- _Exercise prompt_: The printed result should hold only the lines from the opening of the data through the line bearing "Professor Griff/Internet Outrage w/ Bro Rich", exactly as given and without pictures.

*** Task input ***

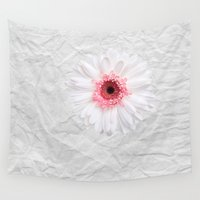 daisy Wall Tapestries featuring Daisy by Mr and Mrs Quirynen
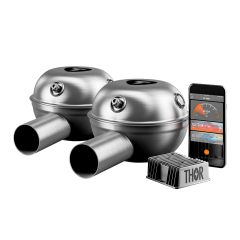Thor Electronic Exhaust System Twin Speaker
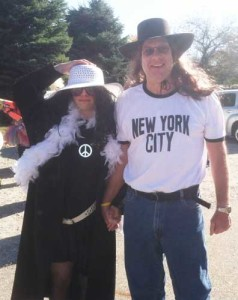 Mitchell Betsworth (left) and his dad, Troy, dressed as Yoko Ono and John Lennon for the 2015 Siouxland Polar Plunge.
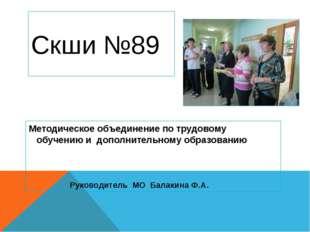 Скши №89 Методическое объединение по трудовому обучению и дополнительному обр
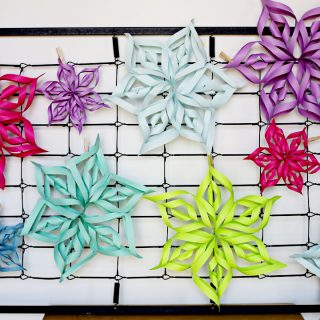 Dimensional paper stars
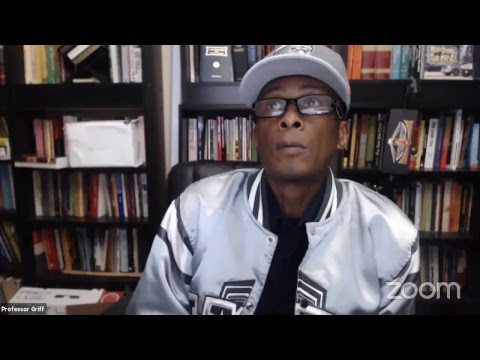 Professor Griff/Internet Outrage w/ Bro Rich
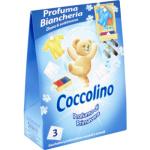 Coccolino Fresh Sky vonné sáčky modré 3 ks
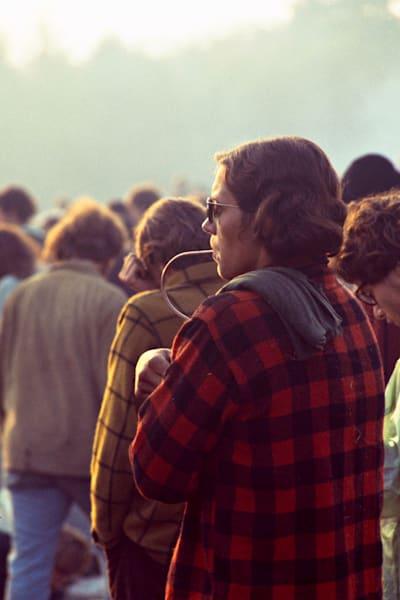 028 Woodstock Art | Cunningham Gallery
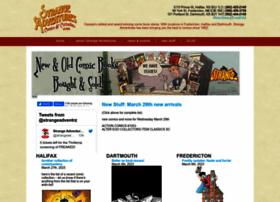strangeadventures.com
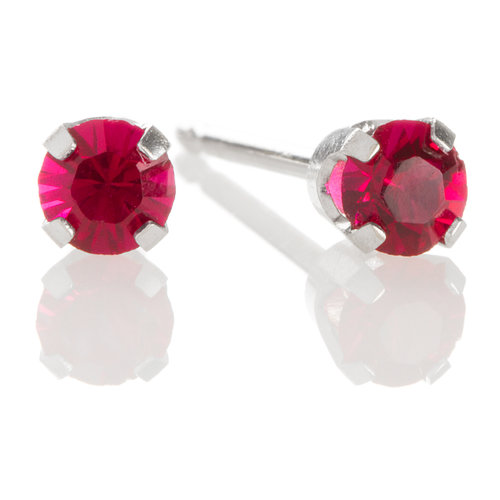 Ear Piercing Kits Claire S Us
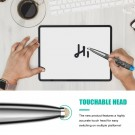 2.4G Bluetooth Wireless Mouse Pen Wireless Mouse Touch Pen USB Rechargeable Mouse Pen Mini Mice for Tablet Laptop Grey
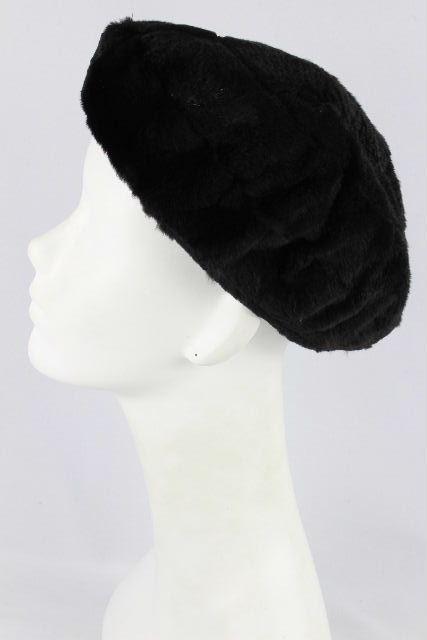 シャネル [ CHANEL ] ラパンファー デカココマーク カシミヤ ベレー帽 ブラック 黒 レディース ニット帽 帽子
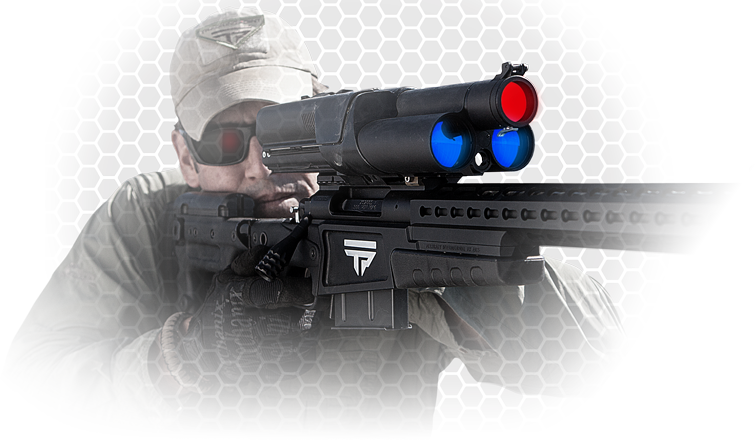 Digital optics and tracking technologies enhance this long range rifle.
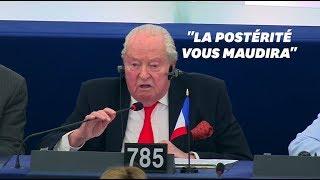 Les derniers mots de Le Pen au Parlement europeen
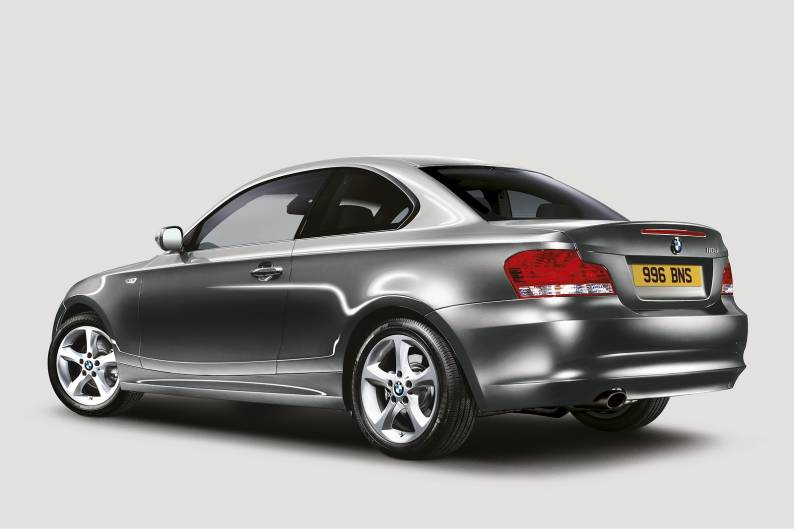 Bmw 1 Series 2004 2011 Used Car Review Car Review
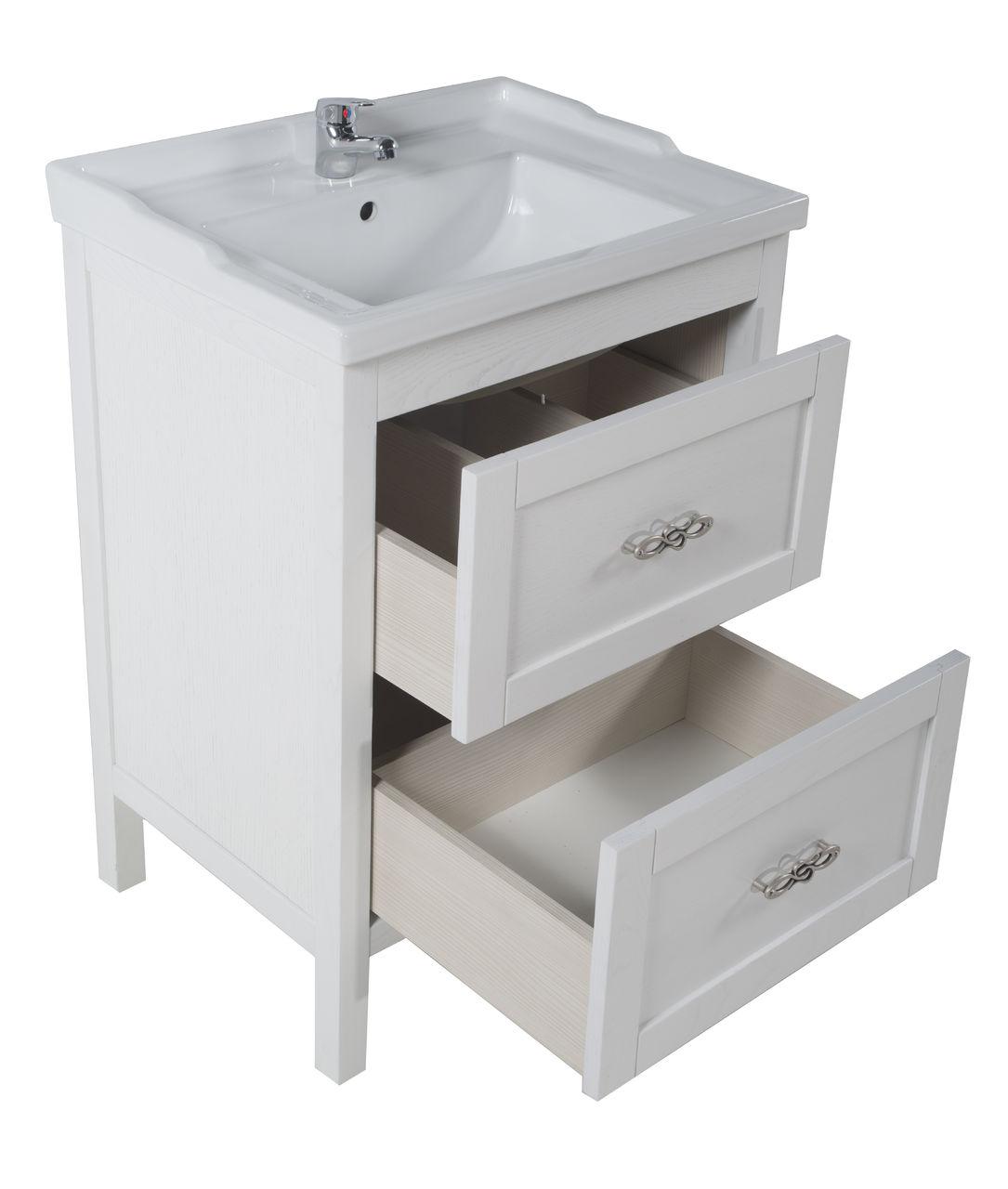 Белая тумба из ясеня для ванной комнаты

***

- _Problem solution_:
 daisy Wall Tapestries featuring Daisy by Mr and Mrs Quirynen
Thor Electronic Exhaust System Twin Speaker
 Mitchell Betsworth (left) and his dad, Troy, dressed as Yoko Ono and John Lennon for the 2015 Siouxland Polar Plunge.
 Скши №89 Методическое объединение по трудовому обучению и дополнительному обр
 Dimensional paper stars
 Professor Griff/Internet Outrage w/ Bro Rich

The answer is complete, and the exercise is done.